*Assignment*: Lines in the listing under this task are to be copied exactly.

*Data supplied*:
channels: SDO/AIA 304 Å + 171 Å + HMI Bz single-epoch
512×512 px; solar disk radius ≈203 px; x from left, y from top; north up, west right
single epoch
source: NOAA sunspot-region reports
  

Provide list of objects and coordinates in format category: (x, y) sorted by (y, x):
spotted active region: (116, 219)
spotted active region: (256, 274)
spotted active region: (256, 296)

*Solution to this problem*:
channels: SDO/AIA 304 Å + 171 Å + HMI Bz single-epoch
512×512 px; solar disk radius ≈203 px; x from left, y from top; north up, west right
single epoch
source: NOAA sunspot-region reports
  

Provide list of objects and coordinates in format category: (x, y) sorted by (y, x):
spotted active region: (116, 219)
spotted active region: (256, 274)
spotted active region: (256, 296)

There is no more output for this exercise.